## What you need to do
From the entries, return every line where the string "over" shows up.

## Task inputs
Start of Block

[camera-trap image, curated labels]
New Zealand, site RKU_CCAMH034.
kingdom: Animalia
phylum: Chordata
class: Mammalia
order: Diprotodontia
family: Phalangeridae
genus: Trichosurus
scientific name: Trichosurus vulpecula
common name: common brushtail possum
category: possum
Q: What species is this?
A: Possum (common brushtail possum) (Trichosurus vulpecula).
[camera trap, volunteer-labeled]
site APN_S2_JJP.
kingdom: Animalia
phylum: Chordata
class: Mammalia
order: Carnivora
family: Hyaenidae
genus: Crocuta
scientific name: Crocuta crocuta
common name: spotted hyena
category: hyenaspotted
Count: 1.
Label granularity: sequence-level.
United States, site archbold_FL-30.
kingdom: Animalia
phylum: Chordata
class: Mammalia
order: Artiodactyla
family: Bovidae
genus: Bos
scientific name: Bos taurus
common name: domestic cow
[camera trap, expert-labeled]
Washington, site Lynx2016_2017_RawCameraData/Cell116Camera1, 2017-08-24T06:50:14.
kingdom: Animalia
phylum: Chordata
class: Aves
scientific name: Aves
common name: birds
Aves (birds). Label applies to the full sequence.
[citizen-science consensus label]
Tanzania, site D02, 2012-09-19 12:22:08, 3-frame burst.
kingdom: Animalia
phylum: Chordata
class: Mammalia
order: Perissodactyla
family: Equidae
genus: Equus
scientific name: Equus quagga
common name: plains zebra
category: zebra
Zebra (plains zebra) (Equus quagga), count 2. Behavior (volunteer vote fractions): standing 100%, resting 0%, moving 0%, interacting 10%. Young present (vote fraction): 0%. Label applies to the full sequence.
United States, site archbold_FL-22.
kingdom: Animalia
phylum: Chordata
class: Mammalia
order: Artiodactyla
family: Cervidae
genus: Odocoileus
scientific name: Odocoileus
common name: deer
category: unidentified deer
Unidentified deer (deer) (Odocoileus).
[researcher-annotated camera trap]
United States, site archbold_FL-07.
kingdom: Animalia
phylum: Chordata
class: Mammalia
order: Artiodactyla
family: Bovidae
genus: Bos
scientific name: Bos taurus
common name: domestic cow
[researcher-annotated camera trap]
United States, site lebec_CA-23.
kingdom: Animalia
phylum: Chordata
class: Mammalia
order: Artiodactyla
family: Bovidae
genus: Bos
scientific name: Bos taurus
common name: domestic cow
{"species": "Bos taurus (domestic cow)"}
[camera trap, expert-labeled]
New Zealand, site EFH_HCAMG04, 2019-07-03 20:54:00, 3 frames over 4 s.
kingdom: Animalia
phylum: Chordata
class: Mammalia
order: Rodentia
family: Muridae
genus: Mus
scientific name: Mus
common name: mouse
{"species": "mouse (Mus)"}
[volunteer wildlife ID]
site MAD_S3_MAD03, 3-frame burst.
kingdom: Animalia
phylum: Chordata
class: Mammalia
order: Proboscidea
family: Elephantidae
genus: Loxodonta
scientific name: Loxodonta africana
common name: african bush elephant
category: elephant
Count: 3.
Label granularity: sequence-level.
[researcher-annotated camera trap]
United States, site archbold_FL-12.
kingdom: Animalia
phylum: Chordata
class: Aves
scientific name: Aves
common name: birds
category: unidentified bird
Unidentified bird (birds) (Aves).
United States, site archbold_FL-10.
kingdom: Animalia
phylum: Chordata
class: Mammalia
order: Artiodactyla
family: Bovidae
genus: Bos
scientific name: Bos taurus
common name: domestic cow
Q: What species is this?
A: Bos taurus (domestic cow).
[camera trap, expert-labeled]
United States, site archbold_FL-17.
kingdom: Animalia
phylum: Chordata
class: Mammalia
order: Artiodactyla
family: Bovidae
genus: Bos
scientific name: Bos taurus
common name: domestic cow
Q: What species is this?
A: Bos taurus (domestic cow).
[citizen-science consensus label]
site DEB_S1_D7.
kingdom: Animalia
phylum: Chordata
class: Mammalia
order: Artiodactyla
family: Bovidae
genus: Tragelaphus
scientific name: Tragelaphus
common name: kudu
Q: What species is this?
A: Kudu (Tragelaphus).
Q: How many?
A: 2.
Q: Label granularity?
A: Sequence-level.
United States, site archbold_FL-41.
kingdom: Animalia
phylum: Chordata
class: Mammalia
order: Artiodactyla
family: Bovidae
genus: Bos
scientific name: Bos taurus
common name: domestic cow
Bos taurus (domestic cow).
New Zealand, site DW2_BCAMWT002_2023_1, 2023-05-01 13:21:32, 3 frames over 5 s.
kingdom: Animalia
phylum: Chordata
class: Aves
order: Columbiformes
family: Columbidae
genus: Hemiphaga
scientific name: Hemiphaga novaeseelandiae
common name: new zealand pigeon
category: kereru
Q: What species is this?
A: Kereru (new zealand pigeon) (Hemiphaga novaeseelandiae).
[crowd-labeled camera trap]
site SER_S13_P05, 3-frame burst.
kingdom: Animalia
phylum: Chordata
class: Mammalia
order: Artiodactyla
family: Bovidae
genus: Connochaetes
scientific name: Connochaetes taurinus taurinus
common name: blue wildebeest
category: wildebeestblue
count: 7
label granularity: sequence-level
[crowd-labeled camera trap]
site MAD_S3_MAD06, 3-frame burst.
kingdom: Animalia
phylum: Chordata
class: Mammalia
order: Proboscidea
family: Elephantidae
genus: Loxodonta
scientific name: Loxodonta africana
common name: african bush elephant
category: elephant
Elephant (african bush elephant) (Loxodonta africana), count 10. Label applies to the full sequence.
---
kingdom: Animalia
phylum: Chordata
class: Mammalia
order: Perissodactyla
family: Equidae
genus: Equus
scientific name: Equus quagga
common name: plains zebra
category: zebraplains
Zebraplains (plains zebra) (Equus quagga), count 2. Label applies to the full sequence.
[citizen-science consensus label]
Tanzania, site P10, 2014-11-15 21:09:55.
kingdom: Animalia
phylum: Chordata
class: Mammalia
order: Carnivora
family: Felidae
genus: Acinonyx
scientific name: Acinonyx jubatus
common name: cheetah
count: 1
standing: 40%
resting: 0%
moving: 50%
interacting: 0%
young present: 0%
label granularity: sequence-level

End of Block

## Exercise output
New Zealand, site EFH_HCAMG04, 2019-07-03 20:54:00, 3 frames over 4 s.
New Zealand, site DW2_BCAMWT002_2023_1, 2023-05-01 13:21:32, 3 frames over 5 s.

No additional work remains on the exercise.